▸ **Exercise goal**
Retype everything from the start of the entries down to and including the line containing "rusty cage wire [1, 0, 558, 888]".

▸ **Material for this task**
* START *

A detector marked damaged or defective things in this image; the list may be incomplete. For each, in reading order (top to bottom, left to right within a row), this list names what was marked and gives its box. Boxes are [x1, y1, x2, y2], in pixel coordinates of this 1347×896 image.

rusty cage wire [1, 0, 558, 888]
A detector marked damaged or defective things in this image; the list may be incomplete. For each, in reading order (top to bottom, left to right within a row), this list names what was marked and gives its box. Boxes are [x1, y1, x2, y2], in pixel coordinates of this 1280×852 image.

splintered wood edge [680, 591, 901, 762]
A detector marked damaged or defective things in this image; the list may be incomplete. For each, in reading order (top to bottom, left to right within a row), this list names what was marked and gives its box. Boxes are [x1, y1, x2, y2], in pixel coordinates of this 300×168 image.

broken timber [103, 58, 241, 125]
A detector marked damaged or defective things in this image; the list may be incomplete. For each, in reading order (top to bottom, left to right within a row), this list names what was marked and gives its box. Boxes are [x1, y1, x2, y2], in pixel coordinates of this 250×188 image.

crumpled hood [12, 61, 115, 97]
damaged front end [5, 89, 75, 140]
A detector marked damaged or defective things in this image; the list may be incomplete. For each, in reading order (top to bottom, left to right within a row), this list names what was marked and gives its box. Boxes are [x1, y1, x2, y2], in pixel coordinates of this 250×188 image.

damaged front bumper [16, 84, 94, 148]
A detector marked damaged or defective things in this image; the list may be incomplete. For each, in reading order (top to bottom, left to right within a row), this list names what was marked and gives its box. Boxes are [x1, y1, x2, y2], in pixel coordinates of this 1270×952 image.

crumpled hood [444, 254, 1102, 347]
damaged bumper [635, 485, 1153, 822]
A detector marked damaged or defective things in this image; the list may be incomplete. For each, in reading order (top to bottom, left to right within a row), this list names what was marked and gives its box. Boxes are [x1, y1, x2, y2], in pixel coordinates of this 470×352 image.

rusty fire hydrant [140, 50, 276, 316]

* END *

▸ **Exercise result**
A detector marked damaged or defective things in this image; the list may be incomplete. For each, in reading order (top to bottom, left to right within a row), this list names what was marked and gives its box. Boxes are [x1, y1, x2, y2], in pixel coordinates of this 1347×896 image.

rusty cage wire [1, 0, 558, 888]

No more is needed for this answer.